Bronckers A L, Bervoets T J, Lyaruu D M, Wöltgens J H
Department of Oral Cell Biology, ACTA, Vrije Universiteit, Amsterdam, The Netherlands.
Arch Oral Biol. 1989;34(8):625-36. doi: 10.1016/0003-9969(89)90017-4.
Whether the interference by fluoride (F-) with secretory amelogenesis in vitro could be modulated by altering the levels of calcium (Ca) and inorganic phosphate (P) in the medium was investigated. Hamster first upper molar tooth germs in the secretory phase of amelogenesis were exposed to 10 microM-1.31 mM (0.2-25 parts/10(6)) of F- in vitro for 2 days in the presence of either low (1.2 mM), moderate (2.1 mM) or high (4.1 mM) levels of Ca, or moderate (1.6 mM) and high (3.6 mM) levels of P. The biosynthesis and secretion of enamel matrix proteins under each of the experimental conditions were examined by labelling with [3H]-proline during the last 24 h of culture, and mineralization by labelling with 45Ca and [32P]-orthophosphate. With moderate levels of Ca and P (control medium), F- increased the uptake of 45Ca and 32P in a dose-dependent manner; F- did not inhibit the synthesis of matrix proteins but to a moderate extent impaired their secretion. In explants grown in the presence of 52 microM of F- the superficial layers of enamel matrix deposited in vitro (fluorotic matrix) failed to mineralize. Increasing P levels in the medium had no clear histological effect, whereas lowering Ca levels sometimes seemed to aggravate the F- effect. Raising Ca levels improved the histological pattern: in spite of the presence of F-, high Ca levels allowed a limited mineralization of the superficial layer of fluorotic matrix along with a strong rise in mineralization of the deeper layers of pre-exposure enamel. High Ca levels also considerably reduced the cellular changes in secretory ameloblasts induced by 52 microM of F- and slightly counteracted the inhibition of matrix secretion, as measured biochemically. Some of the effects of F- on secretory amelogenesis in vitro can thus be reversed by raising Ca levels in the medium. Therefore, the effect of F- on secretory amelogenesis in vitro seems to be primarily interference with the enamel mineralization process per se and, secondarily, an impairment of matrix secretion.

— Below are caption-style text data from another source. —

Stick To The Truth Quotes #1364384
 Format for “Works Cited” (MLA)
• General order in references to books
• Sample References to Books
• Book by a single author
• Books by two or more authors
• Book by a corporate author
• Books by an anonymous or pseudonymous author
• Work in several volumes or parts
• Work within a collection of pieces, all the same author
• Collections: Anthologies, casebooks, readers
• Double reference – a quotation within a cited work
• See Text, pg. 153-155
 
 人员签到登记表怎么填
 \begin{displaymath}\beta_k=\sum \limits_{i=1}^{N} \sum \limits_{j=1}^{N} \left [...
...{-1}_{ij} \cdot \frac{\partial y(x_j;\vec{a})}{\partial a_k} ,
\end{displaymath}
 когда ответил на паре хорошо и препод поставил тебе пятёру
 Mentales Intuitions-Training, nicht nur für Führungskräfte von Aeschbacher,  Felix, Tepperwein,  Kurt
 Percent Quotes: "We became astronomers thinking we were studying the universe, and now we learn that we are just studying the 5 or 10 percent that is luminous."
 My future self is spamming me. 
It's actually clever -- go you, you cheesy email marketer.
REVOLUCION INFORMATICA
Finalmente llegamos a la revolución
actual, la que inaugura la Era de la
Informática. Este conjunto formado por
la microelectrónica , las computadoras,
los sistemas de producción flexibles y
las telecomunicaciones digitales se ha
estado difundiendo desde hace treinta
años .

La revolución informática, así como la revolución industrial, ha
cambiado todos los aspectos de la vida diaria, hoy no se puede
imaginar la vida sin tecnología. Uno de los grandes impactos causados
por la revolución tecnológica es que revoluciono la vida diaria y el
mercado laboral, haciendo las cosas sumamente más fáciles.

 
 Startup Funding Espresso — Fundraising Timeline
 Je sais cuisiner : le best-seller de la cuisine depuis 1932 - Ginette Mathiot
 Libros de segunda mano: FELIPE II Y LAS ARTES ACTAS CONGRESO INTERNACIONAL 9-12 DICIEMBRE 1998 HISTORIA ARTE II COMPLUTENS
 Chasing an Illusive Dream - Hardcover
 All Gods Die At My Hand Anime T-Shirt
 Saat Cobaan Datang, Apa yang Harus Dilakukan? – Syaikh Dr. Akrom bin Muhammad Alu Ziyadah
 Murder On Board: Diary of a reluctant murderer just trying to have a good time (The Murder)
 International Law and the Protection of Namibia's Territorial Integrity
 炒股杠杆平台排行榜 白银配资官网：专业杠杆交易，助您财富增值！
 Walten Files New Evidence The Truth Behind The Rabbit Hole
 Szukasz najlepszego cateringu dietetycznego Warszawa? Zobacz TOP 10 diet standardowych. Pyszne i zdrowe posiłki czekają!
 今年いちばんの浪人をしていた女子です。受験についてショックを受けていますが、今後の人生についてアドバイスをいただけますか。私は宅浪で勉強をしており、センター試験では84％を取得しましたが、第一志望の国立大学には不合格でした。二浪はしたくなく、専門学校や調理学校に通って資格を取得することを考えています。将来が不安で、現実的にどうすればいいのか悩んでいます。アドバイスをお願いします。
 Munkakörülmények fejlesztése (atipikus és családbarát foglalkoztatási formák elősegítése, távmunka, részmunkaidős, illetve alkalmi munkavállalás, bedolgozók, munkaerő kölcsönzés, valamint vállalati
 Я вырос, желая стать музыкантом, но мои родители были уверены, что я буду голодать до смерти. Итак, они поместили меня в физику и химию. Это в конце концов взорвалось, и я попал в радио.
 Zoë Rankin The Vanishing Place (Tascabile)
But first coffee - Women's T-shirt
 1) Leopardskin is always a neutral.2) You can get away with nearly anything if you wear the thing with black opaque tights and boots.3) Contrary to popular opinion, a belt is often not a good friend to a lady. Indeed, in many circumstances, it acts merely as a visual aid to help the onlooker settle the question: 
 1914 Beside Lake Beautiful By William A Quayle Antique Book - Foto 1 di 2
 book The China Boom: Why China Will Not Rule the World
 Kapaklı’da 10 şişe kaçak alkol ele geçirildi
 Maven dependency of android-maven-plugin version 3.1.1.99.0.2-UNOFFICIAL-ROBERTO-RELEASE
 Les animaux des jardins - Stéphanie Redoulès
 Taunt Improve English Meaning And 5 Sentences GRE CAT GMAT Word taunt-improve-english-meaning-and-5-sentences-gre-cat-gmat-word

研究了通过改变培养基中钙(Ca)和无机磷酸盐(P)的水平是否可以调节氟化物(F-)对体外分泌期釉质形成的干扰。处于釉质形成分泌期的仓鼠第一上臼齿牙胚在体外分别暴露于10微摩尔至1.31毫摩尔(0.2至25份/10⁶)的F-中2天,同时培养基中钙的水平分别为低(1.2毫摩尔)、中(2.1毫摩尔)或高(4.1毫摩尔),或者磷的水平分别为中(1.6毫摩尔)和高(3.6毫摩尔)。在培养的最后24小时内用[³H]-脯氨酸标记来检测每种实验条件下釉质基质蛋白的生物合成和分泌,并用⁴⁵Ca和[³²P]-正磷酸盐标记来检测矿化情况。在钙和磷水平适中(对照培养基)时,F-以剂量依赖方式增加了⁴⁵Ca和³²P的摄取;F-并不抑制基质蛋白的合成,但在一定程度上损害了它们的分泌。在含有52微摩尔F-的外植体中,体外沉积的釉质基质表层(氟斑基质)未能矿化。培养基中磷水平的升高没有明显的组织学效应,而钙水平的降低有时似乎会加重F-的影响。提高钙水平改善了组织学模式:尽管存在F-,高钙水平仍使氟斑基质表层有有限的矿化,同时暴露前釉质深层的矿化有显著增加。高钙水平还大大减少了52微摩尔F-诱导的分泌期成釉细胞的细胞变化,并在生化检测中略微抵消了对基质分泌的抑制。因此,通过提高培养基中的钙水平可以逆转F-对体外分泌期釉质形成的一些影响。所以,F-对体外分泌期釉质形成的影响似乎主要是对釉质矿化过程本身的干扰,其次是对基质分泌的损害。